The news that another member of our bloated City Council has been indicted on corruption charges will elicit a ho-hum from anyone over 8 years of age, especially those inclined to think that ‘politics’ is nothing more than organized pilfering and that all ‘politicians’ are crooks and thieves. (This appellation for some reason is never applied to unelected heads of state like kings and military dictators . . . but I digress.)

The incident raises a chronic inquiry of mine especially as I am running through Season 6 of The Sopranos on DVD and observing the fascinating putrefaction of that gaggle of social parasites as they prepare to consume each others’ rotting flesh in the last few episodes. But taken as a clan, they seem just slightly more unsavory than the cabals running most countries most of the time. What makes them criminals and the usual party stalwarts guarantors of democracy especially given how closely they seem to work together?
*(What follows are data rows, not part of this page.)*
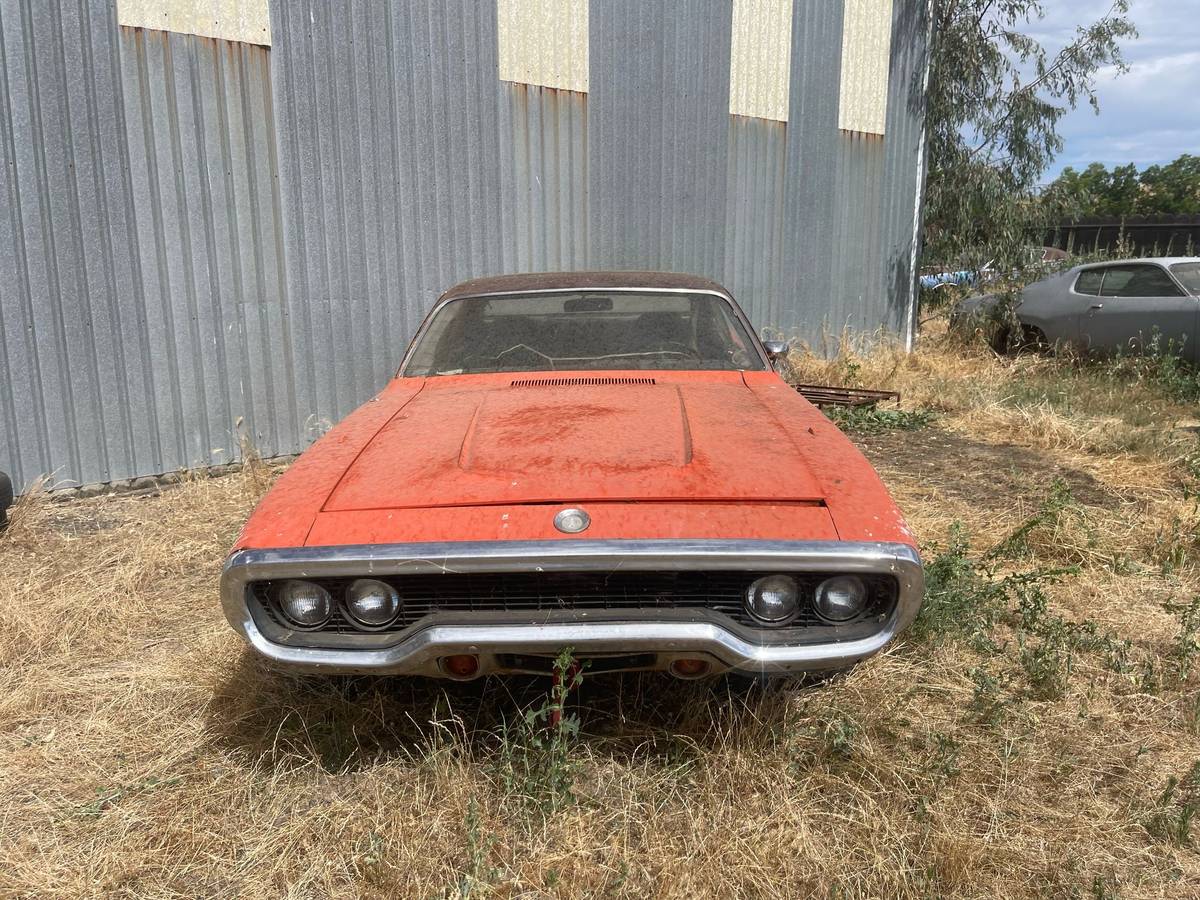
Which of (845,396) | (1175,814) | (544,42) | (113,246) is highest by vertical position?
(544,42)

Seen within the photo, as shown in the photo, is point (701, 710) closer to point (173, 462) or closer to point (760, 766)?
point (760, 766)

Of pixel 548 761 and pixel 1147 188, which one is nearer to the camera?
pixel 548 761

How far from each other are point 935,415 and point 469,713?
A: 20.1 feet

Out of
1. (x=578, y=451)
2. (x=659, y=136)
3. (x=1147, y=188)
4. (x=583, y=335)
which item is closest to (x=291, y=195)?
(x=583, y=335)

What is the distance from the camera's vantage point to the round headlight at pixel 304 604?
236 cm

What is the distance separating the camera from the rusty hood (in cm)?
245

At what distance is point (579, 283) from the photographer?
13.3ft

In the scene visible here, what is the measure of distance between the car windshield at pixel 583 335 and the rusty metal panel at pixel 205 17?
2.76m

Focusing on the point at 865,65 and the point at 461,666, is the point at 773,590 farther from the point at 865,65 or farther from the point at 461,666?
the point at 865,65

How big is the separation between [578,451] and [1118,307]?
29.0ft

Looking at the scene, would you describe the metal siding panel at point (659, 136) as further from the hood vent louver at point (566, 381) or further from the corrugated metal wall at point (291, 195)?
the hood vent louver at point (566, 381)

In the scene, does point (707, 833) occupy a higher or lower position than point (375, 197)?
lower

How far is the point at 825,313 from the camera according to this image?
10.2 metres

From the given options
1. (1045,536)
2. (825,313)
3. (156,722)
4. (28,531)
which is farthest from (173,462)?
(825,313)
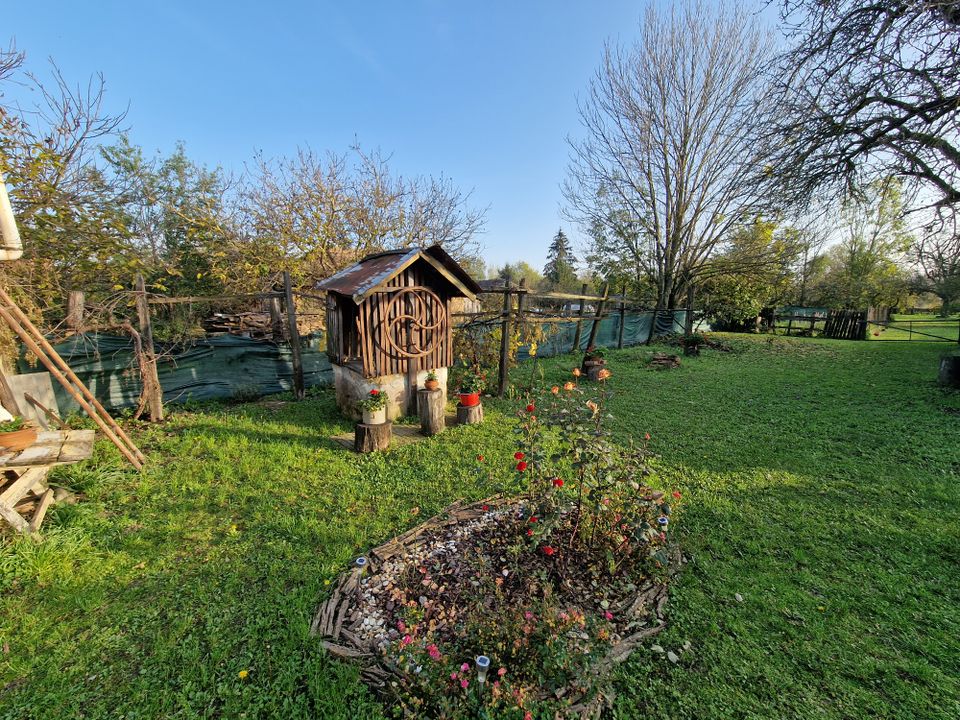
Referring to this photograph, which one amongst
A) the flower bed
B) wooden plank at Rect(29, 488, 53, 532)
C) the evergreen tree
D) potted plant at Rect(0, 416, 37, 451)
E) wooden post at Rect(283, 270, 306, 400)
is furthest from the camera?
the evergreen tree

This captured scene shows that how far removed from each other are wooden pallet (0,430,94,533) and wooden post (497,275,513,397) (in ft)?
19.1

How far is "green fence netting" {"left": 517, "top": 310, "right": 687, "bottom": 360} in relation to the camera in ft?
41.3

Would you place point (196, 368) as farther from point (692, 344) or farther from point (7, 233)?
point (692, 344)

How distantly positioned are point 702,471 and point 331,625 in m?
4.39

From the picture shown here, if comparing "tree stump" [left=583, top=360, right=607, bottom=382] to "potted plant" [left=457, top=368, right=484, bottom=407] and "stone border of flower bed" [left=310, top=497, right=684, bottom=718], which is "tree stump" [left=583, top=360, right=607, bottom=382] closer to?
"potted plant" [left=457, top=368, right=484, bottom=407]

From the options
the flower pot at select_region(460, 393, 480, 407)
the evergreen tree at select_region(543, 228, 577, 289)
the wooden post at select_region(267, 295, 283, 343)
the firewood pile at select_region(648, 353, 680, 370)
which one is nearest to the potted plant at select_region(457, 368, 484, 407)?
the flower pot at select_region(460, 393, 480, 407)

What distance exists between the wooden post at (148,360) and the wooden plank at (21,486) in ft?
7.69

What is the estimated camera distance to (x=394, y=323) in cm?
587

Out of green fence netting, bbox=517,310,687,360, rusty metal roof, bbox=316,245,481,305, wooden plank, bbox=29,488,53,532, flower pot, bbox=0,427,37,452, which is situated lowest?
wooden plank, bbox=29,488,53,532

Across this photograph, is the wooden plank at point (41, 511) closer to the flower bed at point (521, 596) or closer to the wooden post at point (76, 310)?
the wooden post at point (76, 310)

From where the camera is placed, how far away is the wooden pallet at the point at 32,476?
10.0 feet

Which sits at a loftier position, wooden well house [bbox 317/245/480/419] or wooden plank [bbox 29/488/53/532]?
wooden well house [bbox 317/245/480/419]

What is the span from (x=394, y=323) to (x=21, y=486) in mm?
4137

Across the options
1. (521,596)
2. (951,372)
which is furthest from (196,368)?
(951,372)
We have a double standard about the whole notion of ‘corruption’ just as we do with things like ‘government spending’, wherein dubious acts whose benefits that trickle down directly to us are considered more or less forgivable while those that don’t are labeled ‘stealing’. Electoral politics, after all, is a way to organize competing social interests so that there is some orderly procedure involved in divvying up the goods and spreading the benefits around enough to keep the peace.

Some operators within any political system will be cleverer than others at shepherding the collective resources towards their clan and, depending on the extant rules, may even avoid prison. If so, they get their names on public property from post offices to trash cans and can retire from their elective office to take up ‘consulting’, another form of legalized payoffs.
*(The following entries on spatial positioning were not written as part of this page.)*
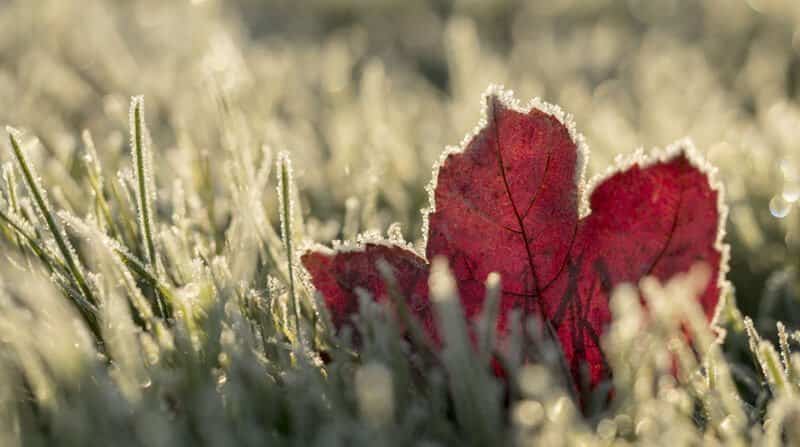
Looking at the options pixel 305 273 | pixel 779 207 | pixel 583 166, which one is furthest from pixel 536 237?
pixel 779 207

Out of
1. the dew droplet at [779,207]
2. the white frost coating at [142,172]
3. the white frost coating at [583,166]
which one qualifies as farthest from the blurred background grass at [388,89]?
the white frost coating at [583,166]

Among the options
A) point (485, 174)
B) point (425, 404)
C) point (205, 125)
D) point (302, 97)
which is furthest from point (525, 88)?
point (425, 404)

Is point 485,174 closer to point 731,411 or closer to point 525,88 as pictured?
point 731,411

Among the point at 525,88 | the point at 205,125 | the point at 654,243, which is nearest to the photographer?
the point at 654,243

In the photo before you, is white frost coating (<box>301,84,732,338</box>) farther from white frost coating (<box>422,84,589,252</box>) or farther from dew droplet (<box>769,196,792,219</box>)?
dew droplet (<box>769,196,792,219</box>)

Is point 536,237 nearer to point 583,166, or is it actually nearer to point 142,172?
point 583,166

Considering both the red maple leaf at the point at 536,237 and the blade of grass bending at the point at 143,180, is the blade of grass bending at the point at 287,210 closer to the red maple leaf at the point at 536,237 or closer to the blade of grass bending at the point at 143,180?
the red maple leaf at the point at 536,237
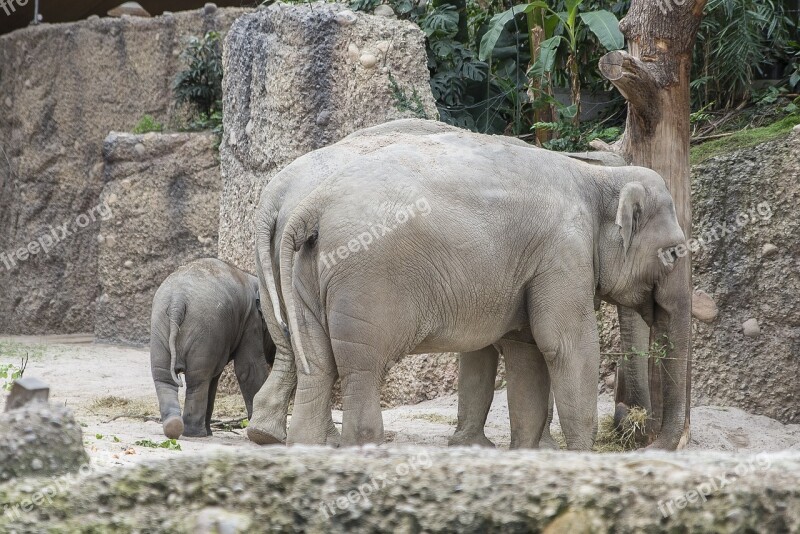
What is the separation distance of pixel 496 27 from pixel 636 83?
10.3ft

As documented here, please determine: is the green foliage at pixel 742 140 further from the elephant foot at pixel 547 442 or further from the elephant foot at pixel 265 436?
the elephant foot at pixel 265 436

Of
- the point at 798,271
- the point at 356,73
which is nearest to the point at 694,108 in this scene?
the point at 798,271

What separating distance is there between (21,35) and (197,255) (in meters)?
3.80

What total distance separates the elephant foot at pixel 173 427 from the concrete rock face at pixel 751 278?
12.2 feet

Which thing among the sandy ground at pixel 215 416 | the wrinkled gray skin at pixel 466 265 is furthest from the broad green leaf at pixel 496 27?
the wrinkled gray skin at pixel 466 265

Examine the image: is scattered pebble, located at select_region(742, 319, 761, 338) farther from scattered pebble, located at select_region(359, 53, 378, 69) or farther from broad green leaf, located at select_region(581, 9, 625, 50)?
scattered pebble, located at select_region(359, 53, 378, 69)

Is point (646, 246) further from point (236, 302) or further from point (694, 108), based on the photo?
point (694, 108)

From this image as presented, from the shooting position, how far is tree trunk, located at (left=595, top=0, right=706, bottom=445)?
7.25 meters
When the local rainmaker gets sent up for pocketing cash—such as this typical Queens pol/graft recipient—loyalists are inevitably quick to point out all the good things he brought to the community, along with his prison record. Not long ago, liberal Connecticut reelected the loathsome Joe Lieberman based on his skill at hauling military weapons contracts back from Washington to the state, yet another example of how the buttering of the bread trumps other niceties.

All the fawning over the late Congressman John Murtha from Pennsylvania—who dared call for the Iraq war to end—has studiously avoided reference to his deep immersion in the dubious waters of Washington influence-peddling and his extremely close call with an Abscam indictment in the 1980s after he refused a bribe ‘for now’. Murtha argued that he was just trying to bring job-creating investment to his district, and the FBI entrapment scheme illustrated how hard it is to delineate between honest deal-making and payoffs, fair contract bidding and scales-tipping graft.

The Russians and Chinese have devised a particularly insidious form of pyramidal capitalism that protects the powerful by making bribery and tax evasion essential for getting anything at all done, then holding the ‘illegal’ acts over the heads of those who fail to do the bidding of the top guys. For example, China is now prosecuting executives from the Australia-based Rio Tino Zinc company for some alleged naughtiness in the midst of ‘heated’ negotiations over raw materials contracts. Tony S would approve.

It all leaves the question of how to organize the use of our collective wealth in such a way as to benefit the majority instead of a few sharpies. On that score, none of our sophisticated systems have discovered how to overcome biped greed and the limitless perversity that it awakens.